The Bible has more than two dozen specific words that indicate young characters, from betulah (young woman) and ben (son) to yaldah (girl) and yonek (nursing baby). By highlighting dependency, vulnerability, growth and development, biblical vocabulary asserts that children are not adults.

This principle is all the more obvious in the Fifth Commandment, “Honor your father and your mother.”

Author and clinical psychologist Wendy Mogel explains, “(God) recognized that children are not naturally inclined to treat their parents with respect, so he commanded it…Parents are to be authority figures…holy stand-ins.”

In the ancient world, where gods were neither the source of morality nor role models to be emulated, this command to honor parents as quasi-divine representatives of an ethical-behavior-demanding divinity was revolutionary.

Equally radical today is the command’s implication that parents should not treat children like peers, seeking love and friendship rather than obedience and respect. Children are uniquely children.

Science seeks to revolutionize our understanding of the natural and physical worlds of the child and how they affect human development. The Bible seeks to guide the moral and ethical worlds of the child and revolutionize the consequent building of civilizations. Both minor revolutions are still in progress.

 

Literature to share

Judging Noa: A Fight for Women’s Rights in the Turmoil of the Exodus by Michal Strutin. This version of the biblical tale of Zelophehad’s daughters, who challenged the rules of inheritance, is a highly engaging story of ancient Israel and its culture in transition. Written with a naturalist’s eye for detail, the wilderness and cast of characters come to life. Reminiscent of The Red Tent, Judging Noa is historical fiction and modern midrash at its best.
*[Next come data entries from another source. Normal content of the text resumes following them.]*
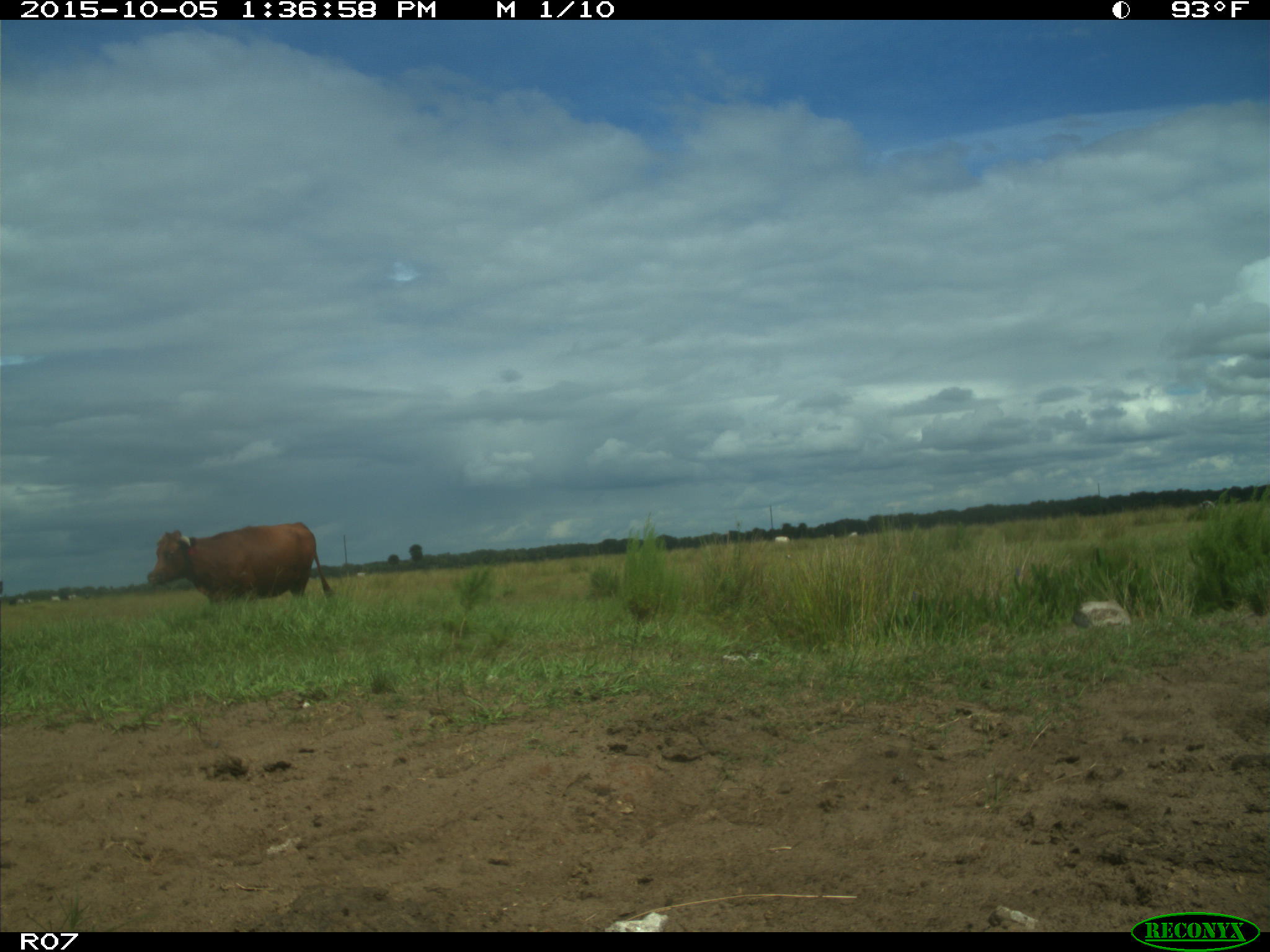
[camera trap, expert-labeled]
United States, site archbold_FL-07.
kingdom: Animalia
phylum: Chordata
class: Mammalia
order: Artiodactyla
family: Bovidae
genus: Bos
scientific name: Bos taurus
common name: domestic cow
Bos taurus (domestic cow).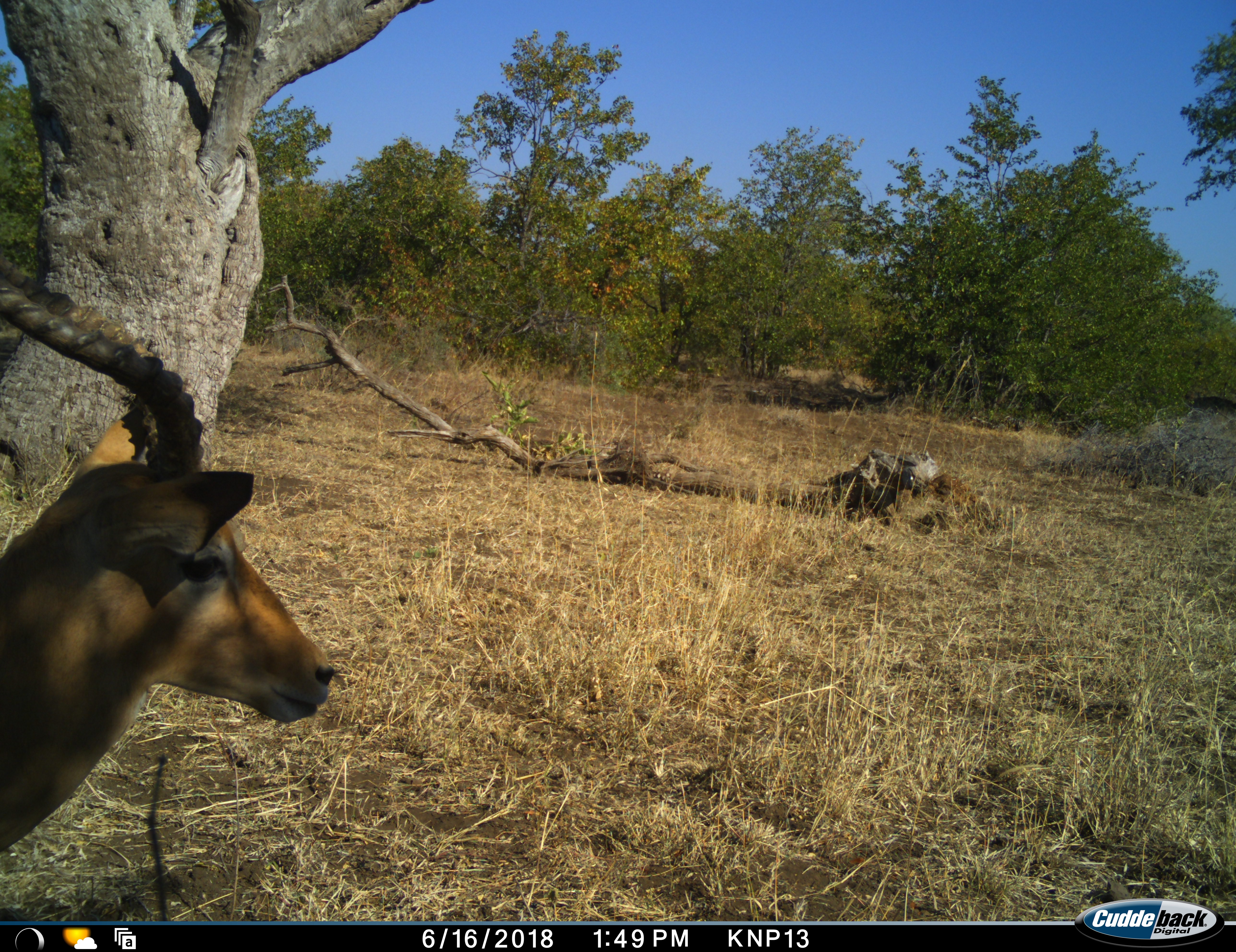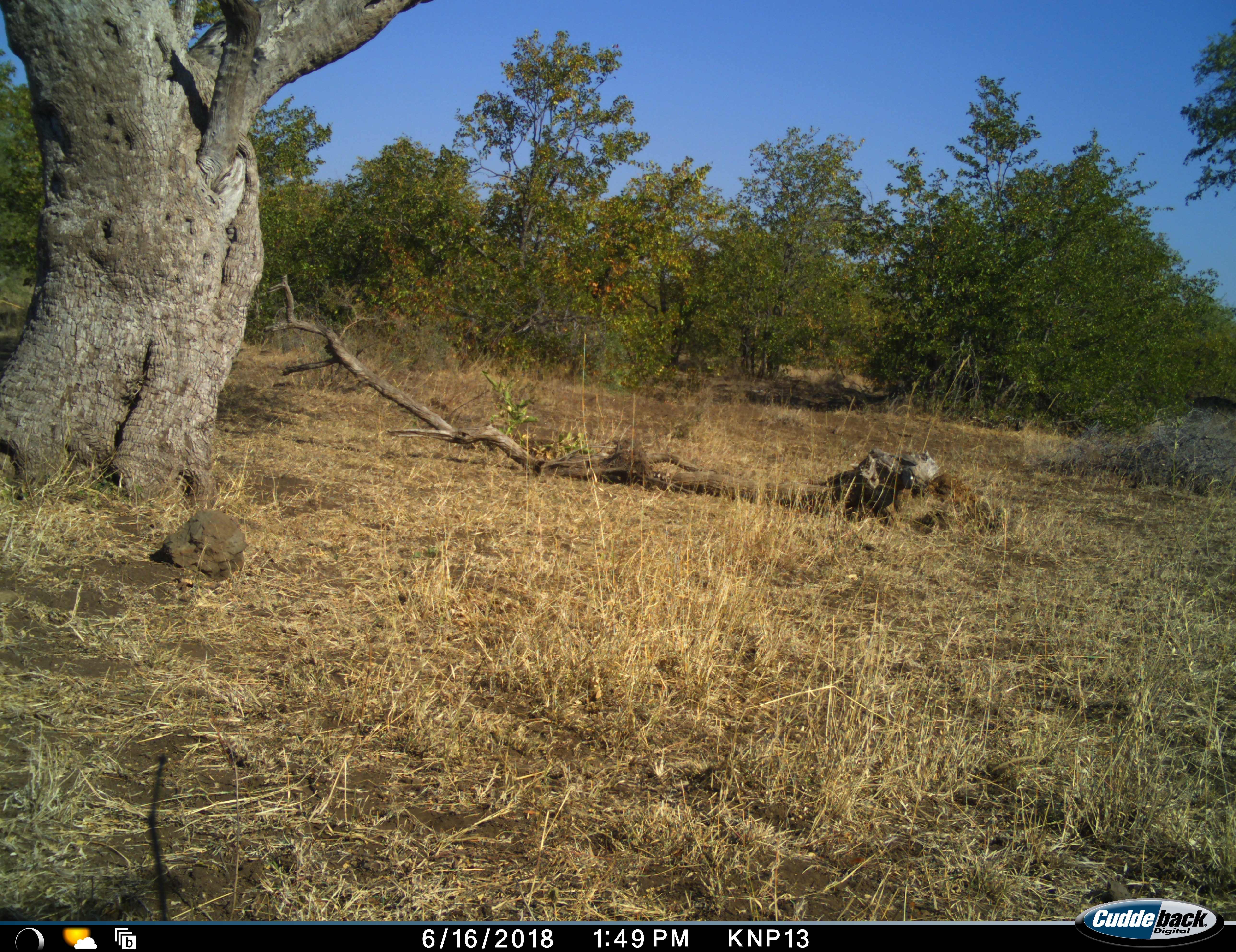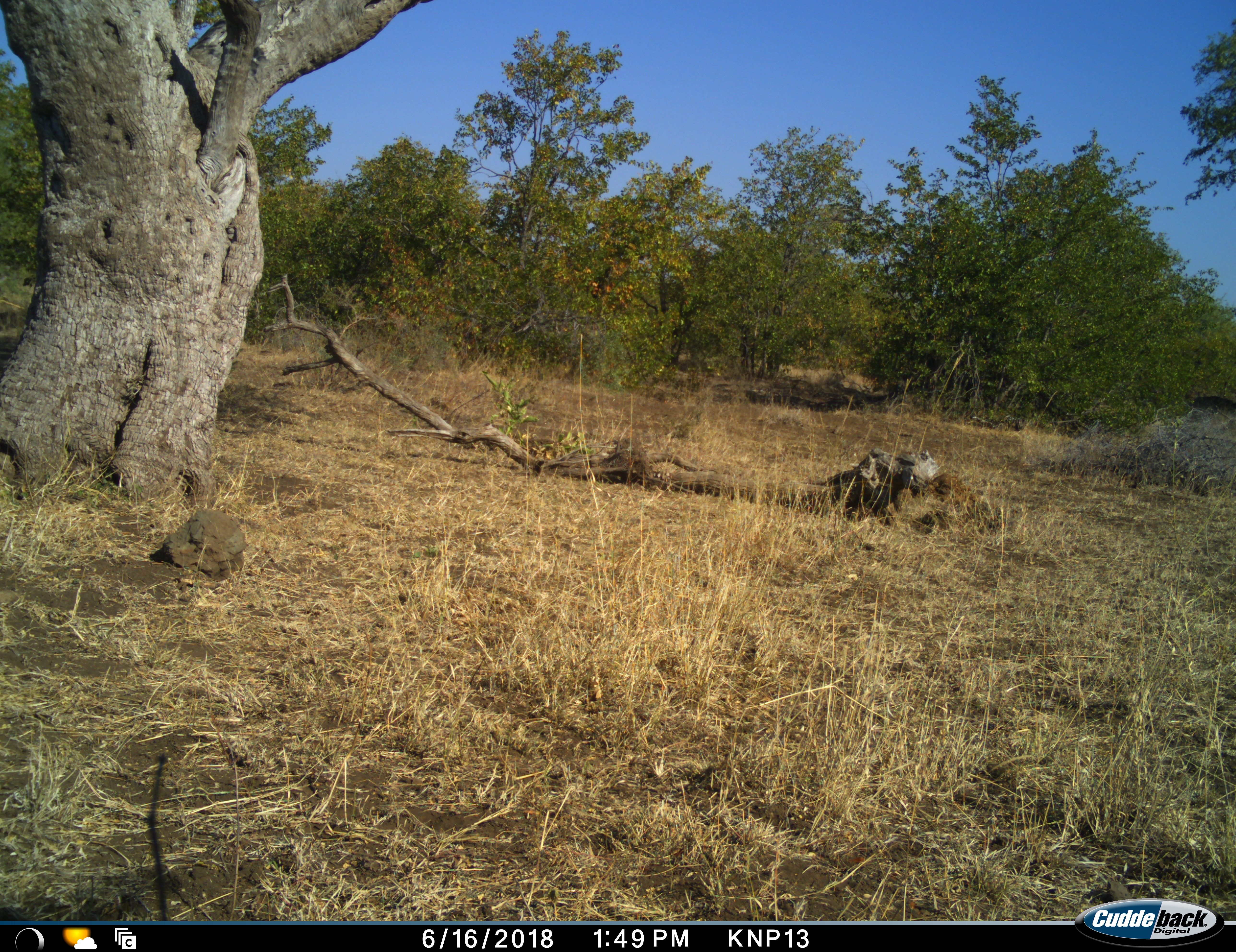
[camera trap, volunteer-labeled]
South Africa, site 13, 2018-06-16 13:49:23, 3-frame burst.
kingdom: Animalia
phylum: Chordata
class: Mammalia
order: Artiodactyla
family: Bovidae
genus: Aepyceros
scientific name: Aepyceros melampus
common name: impala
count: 1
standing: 57%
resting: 0%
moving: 57%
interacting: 0%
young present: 0%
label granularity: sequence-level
Lone Wolf in Jerusalem by Ehud Diskin. Action-packed and gritty, Lone Wolf follows the idealistic David from Nazi-filled forests in Belarus to anti-immigration British in pre-state Israel. Filled with incredible exploits and suspense punctuated by flashbacks, David exhibits the bold determination, sense of mission, and courage that will define the new Israeli. Israel’s pre-state years — with myriad challenges and confusing militant Jewish groups — come alive.

Three Identical Strangers (the movie). This crime documentary focuses on a decades-long study exploring the influences of nature and nurture on human development. Led by the Austrian-trained psychiatrist Peter Neubauer, the experiment used more than 60 sets of identical siblings (primarily twins) separated at birth and raised in homes secretly chosen for similarities in all but parenting styles. The movie raises disturbing questions, beginning with why a Jewish adoption agency was intimately involved in such experimentation.